(Exercise): From the research summary, list every fiscal year it names, along with the budget amount given for that year.

--- Text for analysis Enclosed Below ---

|Budget Amount *help
¥3,700,000 (Direct Cost : ¥3,700,000)
Fiscal Year 2005 : ¥800,000 (Direct Cost : ¥800,000)
Fiscal Year 2004 : ¥900,000 (Direct Cost : ¥900,000)
Fiscal Year 2003 : ¥2,000,000 (Direct Cost : ¥2,000,000)
1.Porphyrin, pyrromethene-dye, and other functional compounds with highly-conjugated systems were prepared from 2-acenaphtho[1,2-c]pyrrole which showed strong stacking ability. The UV spectrum of the resulting porphyrin exhibits large red shifts with the Soret-band (556 nm), besides the unexpected strong absorption of Q-band. Octa-carboxylbenzoporphyrin was also prepare using retro Diels-Alder reaction. The stacking ability of this porphyrin varies depending on the pH.
2.Four tripeptides (Z-AA_1-2Dpy-AA_3-OMe ; AA_1, AA_3 = Gly, Aib) containing a novel amino acid, α,α-di(2-pyridyl)glycine (2Dpy), were synthesized by the modified Ugi reaction. NMR analysis clearly indicated that the 2Dpy-containing tripeptides except the peptide in which AA_1, AA_3 = Aib, adopt a unique conformation with two intramolecular hydrogen bonds between 2Dpy-NH and a pyridine nitrogen and between AA_3-NH and another pyridine nitrogen. This conformation has so far not been reported. On the other hand, the peptide Z-Aib-2Dpy-Aib-OMe probably adopts a β-turn structure which is stabilized by two intramolecular hydrogen bonds between 2Dpy-NH and a pyridine nitrogen and between AA_3-NH and the C=O of the Z group.
3.The novel ferrocene-based ditopic receptor was synthesized. This receptor bears two oligoethylene glycol arms with pendant 2,2'-bipyridine unit at the identical cyclopentadienyl rings, Cu(I) cation binds to the receptor to form 1:1 complex with the cavity consisting of polyether, and the resulting complex acts as a receptor for amino acid ester salts to give the ditopic complex. The ^1H NMR spectrum of the ditopic complex exhibits strong broadening at the bipyridine region, and the ESR spectrum of the same sample gives the signals assigned as Cu(II) species. With these data, the binding of Cu(I) complex towards AAOMe-HCl leads to the conformational change, and the Cu(I) complex is simultaneously oxidized to Cu(II) complex.

--- End of Enclosed Text for analysis ---
--- Material provided Enclosed Below ---

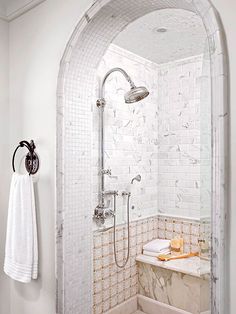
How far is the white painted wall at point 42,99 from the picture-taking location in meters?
1.69

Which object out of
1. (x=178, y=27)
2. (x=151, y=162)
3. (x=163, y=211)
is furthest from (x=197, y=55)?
(x=163, y=211)

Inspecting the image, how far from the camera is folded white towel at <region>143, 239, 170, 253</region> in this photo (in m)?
2.87

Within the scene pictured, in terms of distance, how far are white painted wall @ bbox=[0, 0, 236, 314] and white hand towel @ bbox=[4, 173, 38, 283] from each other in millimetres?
56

--- End of Enclosed Material provided ---

(Written answer):
- Fiscal Year 2005: ¥800,000
- Fiscal Year 2004: ¥900,000
- Fiscal Year 2003: ¥2,000,000